--- Start ---
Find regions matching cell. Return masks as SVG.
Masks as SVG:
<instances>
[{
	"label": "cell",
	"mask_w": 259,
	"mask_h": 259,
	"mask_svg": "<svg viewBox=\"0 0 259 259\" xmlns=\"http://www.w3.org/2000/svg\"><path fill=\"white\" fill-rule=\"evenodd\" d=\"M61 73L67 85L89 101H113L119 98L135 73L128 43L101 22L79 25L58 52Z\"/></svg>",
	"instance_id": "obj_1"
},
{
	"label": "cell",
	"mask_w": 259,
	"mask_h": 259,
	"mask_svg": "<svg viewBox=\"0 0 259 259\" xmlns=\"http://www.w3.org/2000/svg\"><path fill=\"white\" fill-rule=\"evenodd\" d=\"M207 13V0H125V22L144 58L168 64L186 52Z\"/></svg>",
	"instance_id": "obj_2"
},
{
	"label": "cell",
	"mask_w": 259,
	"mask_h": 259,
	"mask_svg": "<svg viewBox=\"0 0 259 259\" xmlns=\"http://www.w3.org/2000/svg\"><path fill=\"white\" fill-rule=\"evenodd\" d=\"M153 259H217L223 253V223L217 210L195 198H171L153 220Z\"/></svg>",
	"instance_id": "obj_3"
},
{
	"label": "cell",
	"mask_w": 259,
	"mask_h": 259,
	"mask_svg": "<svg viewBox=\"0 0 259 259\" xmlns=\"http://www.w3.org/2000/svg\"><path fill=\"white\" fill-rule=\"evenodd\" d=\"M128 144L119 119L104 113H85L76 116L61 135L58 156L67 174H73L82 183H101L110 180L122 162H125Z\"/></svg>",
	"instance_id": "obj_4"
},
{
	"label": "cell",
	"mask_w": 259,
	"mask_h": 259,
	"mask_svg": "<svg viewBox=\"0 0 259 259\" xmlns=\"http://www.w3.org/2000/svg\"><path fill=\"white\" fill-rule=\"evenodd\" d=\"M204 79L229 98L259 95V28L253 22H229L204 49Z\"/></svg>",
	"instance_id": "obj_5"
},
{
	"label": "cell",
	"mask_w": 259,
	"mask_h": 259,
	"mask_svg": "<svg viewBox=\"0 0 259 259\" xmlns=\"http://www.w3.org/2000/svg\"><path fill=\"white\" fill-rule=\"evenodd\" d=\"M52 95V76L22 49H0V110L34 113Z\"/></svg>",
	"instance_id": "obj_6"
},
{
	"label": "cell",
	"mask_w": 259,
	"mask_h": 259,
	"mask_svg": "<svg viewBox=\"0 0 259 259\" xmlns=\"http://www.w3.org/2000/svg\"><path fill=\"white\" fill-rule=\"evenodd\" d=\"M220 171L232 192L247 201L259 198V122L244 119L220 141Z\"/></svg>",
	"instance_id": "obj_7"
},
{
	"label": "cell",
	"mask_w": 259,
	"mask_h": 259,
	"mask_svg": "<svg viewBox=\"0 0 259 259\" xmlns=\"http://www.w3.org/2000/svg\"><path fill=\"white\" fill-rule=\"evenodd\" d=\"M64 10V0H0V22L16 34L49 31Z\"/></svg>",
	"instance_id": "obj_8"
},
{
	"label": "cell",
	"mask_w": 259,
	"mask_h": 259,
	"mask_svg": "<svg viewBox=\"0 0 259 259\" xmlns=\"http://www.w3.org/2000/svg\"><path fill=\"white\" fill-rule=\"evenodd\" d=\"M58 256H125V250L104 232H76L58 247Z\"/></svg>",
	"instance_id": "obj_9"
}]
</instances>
--- End ---
--- Start ---
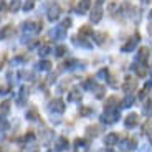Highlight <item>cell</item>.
--- End ---
* Do this *
Put the part of the items that opens with the line containing "Find regions matching" and closes with the line containing "73L67 85L89 101H113L119" into a numbered list, leaving out any blank lines.

* Reply to the task *
1. Find regions matching cell. Return masks as SVG.
2. Masks as SVG:
3. <instances>
4. [{
5. 	"label": "cell",
6. 	"mask_w": 259,
7. 	"mask_h": 259,
8. 	"mask_svg": "<svg viewBox=\"0 0 259 259\" xmlns=\"http://www.w3.org/2000/svg\"><path fill=\"white\" fill-rule=\"evenodd\" d=\"M61 73L67 85L89 101H113L119 98L135 73L128 43L101 22L79 25L58 52Z\"/></svg>",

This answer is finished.